## SUPPLIED ENTRIES
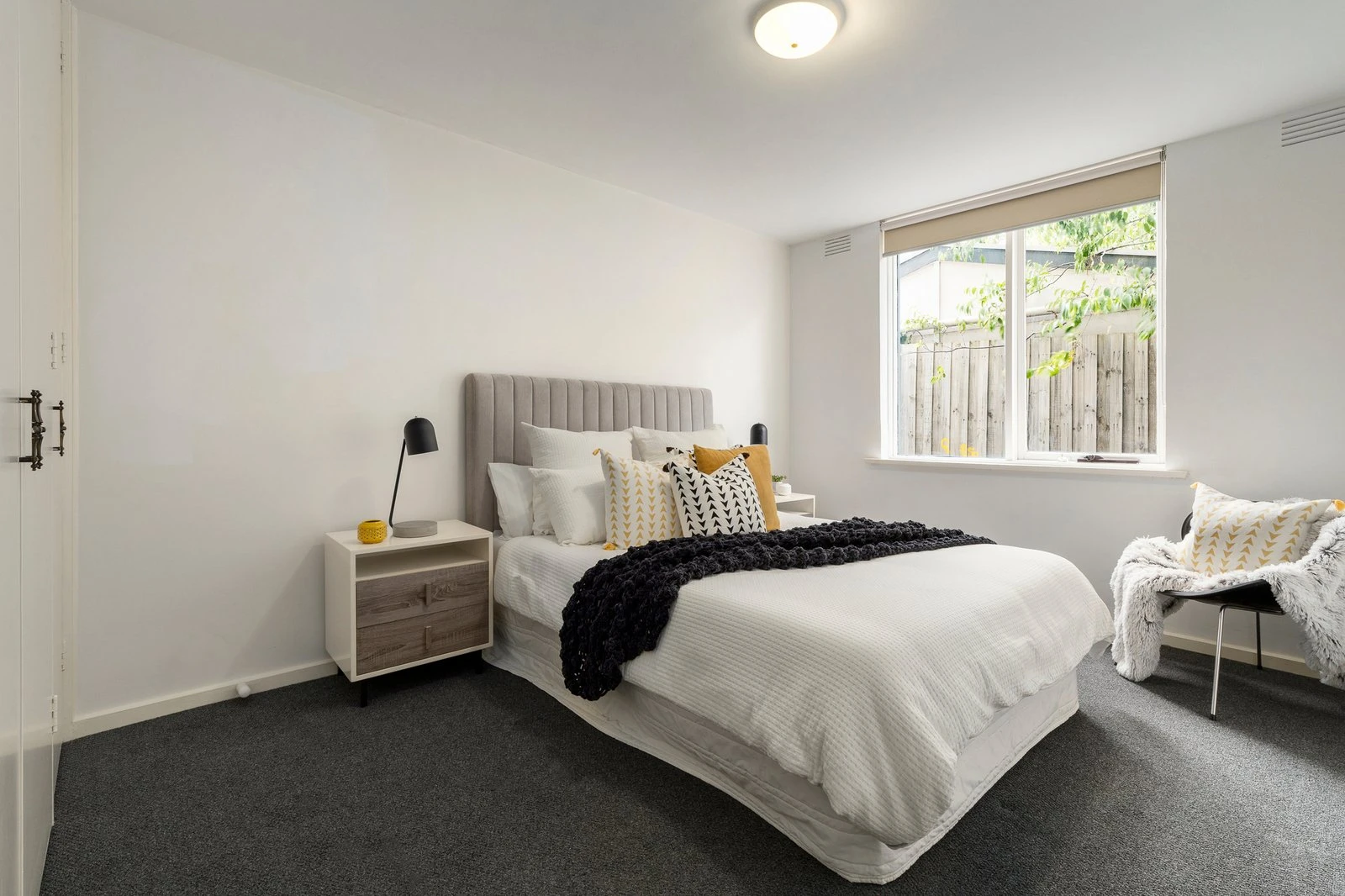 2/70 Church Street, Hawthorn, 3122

...

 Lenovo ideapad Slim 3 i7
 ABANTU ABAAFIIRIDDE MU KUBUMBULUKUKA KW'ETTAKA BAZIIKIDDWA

## WHAT YOU ARE ASKED TO DO
The expected answer is an exact copy of the lines above, beginning at the line with "Lenovo ideapad Slim 3 i7" and ending at the line with "ABANTU ABAAFIIRIDDE MU", with both ends in.

## RESULT OF THE EXERCISE
 Lenovo ideapad Slim 3 i7
 ABANTU ABAAFIIRIDDE MU KUBUMBULUKUKA KW'ETTAKA BAZIIKIDDWA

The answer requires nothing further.